Hi,

After some brainstorming on the discussion here's what I come up with;

<cv:requiredFieldValidator message="Value is required" highlight="true" enablePopup="false" display="dynamic">
         <h:message for="" styleClass="someClass" />
</cv:requiredFieldValidator>

By this way the message will be displayed using the message component. Also there are flags like enablePopup, display, highlight and more to provide flexibility. The validators should use commons-validator also.

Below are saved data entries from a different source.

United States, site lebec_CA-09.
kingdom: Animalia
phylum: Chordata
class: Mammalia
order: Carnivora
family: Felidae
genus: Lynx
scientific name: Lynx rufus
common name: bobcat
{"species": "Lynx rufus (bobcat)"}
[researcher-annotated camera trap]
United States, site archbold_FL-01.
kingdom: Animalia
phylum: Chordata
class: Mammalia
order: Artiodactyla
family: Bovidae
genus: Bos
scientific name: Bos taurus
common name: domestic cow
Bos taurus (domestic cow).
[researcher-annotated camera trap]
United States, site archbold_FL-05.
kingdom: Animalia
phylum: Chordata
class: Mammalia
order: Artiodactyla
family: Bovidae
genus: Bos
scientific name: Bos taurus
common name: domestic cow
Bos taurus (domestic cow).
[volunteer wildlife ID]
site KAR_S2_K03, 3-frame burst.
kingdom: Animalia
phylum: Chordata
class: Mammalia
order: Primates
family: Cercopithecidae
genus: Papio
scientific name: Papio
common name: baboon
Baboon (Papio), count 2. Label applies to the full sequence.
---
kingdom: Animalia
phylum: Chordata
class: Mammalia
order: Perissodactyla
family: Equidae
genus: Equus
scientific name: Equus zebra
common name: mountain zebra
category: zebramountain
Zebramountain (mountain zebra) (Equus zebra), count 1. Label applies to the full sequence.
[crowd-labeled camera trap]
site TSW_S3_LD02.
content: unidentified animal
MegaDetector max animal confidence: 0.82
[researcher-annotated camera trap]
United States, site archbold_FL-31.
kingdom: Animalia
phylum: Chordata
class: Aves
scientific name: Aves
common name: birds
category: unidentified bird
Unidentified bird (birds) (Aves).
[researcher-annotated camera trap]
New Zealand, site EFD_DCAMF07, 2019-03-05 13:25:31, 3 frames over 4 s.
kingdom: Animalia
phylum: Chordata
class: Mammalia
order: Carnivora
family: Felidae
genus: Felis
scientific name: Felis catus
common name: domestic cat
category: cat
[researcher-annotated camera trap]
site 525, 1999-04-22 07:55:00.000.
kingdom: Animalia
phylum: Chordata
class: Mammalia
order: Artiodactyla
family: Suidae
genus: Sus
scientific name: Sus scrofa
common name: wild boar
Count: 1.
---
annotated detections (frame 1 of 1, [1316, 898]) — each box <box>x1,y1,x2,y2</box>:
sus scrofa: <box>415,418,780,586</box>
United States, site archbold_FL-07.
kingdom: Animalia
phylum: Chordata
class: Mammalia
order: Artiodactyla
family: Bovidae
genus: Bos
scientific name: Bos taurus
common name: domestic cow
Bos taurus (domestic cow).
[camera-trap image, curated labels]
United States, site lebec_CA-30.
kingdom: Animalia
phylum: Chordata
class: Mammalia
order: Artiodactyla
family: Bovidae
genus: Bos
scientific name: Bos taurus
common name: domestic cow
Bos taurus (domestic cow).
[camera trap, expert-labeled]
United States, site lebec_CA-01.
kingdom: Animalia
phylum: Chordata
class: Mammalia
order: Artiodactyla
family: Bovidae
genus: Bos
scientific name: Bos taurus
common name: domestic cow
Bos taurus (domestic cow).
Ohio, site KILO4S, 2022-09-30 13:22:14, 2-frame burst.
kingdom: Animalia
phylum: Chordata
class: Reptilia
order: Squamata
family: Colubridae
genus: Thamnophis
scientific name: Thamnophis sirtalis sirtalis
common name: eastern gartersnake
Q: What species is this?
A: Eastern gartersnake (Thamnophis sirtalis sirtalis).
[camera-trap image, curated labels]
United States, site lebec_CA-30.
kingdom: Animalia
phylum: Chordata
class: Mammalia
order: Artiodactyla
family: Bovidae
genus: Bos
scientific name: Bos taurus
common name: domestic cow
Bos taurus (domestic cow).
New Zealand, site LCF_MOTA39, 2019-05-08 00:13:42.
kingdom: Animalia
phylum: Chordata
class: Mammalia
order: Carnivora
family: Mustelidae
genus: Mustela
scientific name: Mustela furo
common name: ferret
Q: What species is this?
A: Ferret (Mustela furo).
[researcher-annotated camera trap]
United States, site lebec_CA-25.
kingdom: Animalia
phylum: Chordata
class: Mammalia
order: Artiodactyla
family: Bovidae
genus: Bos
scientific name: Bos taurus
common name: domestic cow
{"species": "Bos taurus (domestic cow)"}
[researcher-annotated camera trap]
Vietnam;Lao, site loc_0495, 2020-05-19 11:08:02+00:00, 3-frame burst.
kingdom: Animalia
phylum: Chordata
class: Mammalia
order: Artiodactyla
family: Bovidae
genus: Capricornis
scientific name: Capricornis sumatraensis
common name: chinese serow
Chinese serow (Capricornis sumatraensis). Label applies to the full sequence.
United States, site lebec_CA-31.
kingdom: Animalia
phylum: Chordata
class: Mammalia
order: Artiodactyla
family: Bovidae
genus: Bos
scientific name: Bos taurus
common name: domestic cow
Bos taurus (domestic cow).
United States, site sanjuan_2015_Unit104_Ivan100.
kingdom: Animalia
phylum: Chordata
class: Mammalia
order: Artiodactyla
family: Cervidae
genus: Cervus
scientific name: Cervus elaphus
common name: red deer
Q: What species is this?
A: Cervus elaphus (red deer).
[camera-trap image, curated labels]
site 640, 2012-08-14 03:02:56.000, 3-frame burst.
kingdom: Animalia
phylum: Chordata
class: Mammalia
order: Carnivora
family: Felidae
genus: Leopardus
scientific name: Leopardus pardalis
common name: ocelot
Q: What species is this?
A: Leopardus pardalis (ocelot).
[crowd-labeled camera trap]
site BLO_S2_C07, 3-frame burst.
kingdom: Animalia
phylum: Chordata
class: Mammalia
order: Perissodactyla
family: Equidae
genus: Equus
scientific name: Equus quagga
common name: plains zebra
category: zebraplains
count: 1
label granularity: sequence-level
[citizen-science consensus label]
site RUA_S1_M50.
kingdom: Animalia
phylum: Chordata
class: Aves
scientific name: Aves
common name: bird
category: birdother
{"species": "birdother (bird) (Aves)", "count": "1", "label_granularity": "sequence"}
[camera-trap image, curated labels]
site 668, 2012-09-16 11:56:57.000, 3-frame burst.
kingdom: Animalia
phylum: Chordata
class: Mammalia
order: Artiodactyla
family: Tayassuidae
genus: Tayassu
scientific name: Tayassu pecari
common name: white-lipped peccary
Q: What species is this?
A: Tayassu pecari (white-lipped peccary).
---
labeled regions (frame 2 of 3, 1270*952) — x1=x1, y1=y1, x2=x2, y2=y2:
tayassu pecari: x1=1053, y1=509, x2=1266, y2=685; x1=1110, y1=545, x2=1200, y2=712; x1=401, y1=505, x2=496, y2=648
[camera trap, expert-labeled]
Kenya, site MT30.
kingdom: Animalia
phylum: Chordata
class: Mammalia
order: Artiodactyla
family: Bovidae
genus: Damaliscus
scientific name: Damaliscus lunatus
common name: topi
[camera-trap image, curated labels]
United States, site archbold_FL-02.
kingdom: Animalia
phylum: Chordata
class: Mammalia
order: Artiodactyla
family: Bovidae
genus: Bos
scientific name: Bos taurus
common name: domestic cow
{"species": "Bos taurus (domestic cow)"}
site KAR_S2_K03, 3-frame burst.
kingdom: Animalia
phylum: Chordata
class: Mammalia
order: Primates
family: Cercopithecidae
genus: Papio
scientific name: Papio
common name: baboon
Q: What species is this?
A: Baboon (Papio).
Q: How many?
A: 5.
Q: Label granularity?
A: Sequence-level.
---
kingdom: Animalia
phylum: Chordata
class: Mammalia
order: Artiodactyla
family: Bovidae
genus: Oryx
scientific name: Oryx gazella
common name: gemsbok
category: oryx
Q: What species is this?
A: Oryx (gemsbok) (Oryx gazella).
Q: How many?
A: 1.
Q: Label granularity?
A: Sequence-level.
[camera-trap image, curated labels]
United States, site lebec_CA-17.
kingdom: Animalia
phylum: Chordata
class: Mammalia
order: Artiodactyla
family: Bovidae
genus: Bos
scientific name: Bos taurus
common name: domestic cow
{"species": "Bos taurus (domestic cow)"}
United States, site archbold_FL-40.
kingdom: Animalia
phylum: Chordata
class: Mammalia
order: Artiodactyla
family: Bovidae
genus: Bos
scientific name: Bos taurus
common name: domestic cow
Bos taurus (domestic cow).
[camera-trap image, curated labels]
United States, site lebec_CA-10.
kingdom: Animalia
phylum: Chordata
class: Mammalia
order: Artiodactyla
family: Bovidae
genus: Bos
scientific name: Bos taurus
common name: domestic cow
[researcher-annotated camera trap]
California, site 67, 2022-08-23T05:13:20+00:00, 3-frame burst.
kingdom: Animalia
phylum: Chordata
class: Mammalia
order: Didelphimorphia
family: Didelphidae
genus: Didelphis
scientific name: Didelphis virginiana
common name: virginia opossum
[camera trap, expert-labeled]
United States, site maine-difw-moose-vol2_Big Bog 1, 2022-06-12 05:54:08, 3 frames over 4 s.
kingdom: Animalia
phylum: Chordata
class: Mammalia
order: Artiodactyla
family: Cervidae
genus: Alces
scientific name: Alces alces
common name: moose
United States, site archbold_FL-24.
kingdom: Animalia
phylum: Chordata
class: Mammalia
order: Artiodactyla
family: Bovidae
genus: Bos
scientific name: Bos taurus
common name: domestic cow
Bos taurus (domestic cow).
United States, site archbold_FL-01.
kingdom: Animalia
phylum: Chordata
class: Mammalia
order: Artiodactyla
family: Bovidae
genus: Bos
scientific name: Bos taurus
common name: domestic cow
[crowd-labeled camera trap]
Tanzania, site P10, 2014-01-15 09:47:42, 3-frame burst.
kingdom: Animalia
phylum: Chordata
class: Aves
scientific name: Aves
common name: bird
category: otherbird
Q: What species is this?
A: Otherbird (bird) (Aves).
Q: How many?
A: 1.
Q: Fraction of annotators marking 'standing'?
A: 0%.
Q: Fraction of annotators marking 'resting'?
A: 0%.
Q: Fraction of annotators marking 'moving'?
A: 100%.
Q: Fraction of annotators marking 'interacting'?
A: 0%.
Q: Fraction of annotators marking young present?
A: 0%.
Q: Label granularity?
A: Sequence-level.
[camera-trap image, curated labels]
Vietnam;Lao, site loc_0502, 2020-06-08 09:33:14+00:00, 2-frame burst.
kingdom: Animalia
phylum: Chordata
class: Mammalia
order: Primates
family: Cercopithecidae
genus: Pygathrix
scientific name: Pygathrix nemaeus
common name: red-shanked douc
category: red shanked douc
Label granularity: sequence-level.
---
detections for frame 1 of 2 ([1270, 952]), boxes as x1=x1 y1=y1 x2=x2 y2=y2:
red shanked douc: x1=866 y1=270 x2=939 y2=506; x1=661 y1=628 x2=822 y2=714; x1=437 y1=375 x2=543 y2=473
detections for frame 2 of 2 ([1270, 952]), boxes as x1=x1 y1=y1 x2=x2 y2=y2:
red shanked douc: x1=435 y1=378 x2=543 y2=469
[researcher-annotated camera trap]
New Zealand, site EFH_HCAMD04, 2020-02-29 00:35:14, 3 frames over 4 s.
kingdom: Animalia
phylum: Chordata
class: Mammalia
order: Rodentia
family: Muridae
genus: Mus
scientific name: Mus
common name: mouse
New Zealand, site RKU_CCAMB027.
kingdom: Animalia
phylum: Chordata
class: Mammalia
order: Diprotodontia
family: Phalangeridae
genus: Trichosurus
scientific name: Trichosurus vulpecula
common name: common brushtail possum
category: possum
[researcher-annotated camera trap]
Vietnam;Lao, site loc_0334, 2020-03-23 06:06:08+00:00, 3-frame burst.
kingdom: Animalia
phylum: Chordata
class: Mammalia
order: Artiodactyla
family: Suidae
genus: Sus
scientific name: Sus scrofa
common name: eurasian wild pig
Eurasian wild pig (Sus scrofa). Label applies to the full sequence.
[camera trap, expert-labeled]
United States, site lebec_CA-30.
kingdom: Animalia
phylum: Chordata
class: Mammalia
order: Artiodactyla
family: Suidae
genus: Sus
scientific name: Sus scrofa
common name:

Another idea will be to use the built-in standart validators rather than seperate client validators above and in this case an attribute like "enableClientScript" is needed. This will allow the validator validate at client site. Validators than can do both client and server side validation is the approach of Shale and .NET.

Regards,

Cagatay Civici

On 4/18/06, Martin Marinschek <[EMAIL PROTECTED]> wrote:
Yes.

That's the other thing I'd like to have - automatic client-side
validation happening with the server side validation in place. It
would be good to have something like a hook in the extended validators
- with this hook, they are asked to render out their client-side
validation _javascript_.

Using this, separate validators wouldn't be necessary.

Still, I think that the rendering question is very important. In the
current state when working with ADF, I wished I could disable client
side validation in ADF faces alltogether (I'm sure there is a way to
do so, didn't look deeper into it so far). The popup box is just not
context sensitive enough.

regards,

Martin

On 4/18/06, Adam Winer <[EMAIL PROTECTED]> wrote:
> > On 4/17/06, Martin Marinschek <[EMAIL PROTECTED]> wrote:
> > > What I like about ADF faces is that it uses existing validators for
> > > the client side validation. What I don't like is that it notifies the
> > > user with a popup box - not very interactive IMHO.
>
> I agree too - I'd like to feed that it into better schemes,
> which I think is doable given the current APIs, esp.
> popups floating by existing components.
>
> But to me, the really important issues aren't so much how it gets
> rendered (which can be massaged down the line), but the
> basic architectural ones, most particularly, how do you attach
> client-side validation?  For that, the only really clean answer
> is that it should happen implicitly as a result of adding a
> server-side validation, so that client-side validation is always
> a strict subset of server-side validation.  Any client-side validation
> scheme that doesn't follow this pattern is a security risk.
>
> -- Adam
>
>
>
>
> > > How do you tell the users that validation failed?